# [Given entries]

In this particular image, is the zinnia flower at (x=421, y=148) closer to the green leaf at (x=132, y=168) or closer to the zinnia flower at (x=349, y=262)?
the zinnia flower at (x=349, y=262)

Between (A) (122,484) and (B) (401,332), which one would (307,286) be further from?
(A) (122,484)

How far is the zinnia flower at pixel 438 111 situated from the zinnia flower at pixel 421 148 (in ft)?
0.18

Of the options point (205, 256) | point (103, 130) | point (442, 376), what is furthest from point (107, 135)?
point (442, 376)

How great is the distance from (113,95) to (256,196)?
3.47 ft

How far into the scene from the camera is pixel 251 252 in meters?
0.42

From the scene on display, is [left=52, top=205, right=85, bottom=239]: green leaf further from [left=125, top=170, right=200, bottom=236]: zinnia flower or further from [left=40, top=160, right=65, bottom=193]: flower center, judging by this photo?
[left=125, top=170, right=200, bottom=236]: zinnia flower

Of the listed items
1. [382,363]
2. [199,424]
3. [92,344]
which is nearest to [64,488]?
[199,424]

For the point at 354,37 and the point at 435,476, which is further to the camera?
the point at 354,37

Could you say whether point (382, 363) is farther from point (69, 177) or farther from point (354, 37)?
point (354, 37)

# [Task objective]
Produce an exact copy of the whole listing.

# [Final result]
In this particular image, is the zinnia flower at (x=421, y=148) closer to the green leaf at (x=132, y=168) or closer to the zinnia flower at (x=349, y=262)?
the zinnia flower at (x=349, y=262)

Between (A) (122,484) and (B) (401,332), which one would (307,286) be further from?
(A) (122,484)

How far is the zinnia flower at pixel 438 111 situated from the zinnia flower at pixel 421 148 (in ft)?
0.18

Of the options point (205, 256) | point (103, 130) | point (442, 376), what is furthest from point (107, 135)?
point (442, 376)

How great is the distance from (113,95) to (256,196)?
3.47 ft

How far into the scene from the camera is pixel 251 252 in meters?
0.42

From the scene on display, is [left=52, top=205, right=85, bottom=239]: green leaf further from [left=125, top=170, right=200, bottom=236]: zinnia flower or further from [left=40, top=160, right=65, bottom=193]: flower center, judging by this photo?
[left=125, top=170, right=200, bottom=236]: zinnia flower

Of the listed items
1. [382,363]
2. [199,424]
3. [92,344]
which is nearest to [64,488]?
[199,424]

For the point at 354,37 and the point at 435,476, which is further to the camera?
the point at 354,37

Could you say whether point (382, 363) is farther from point (69, 177) or farther from point (354, 37)?
point (354, 37)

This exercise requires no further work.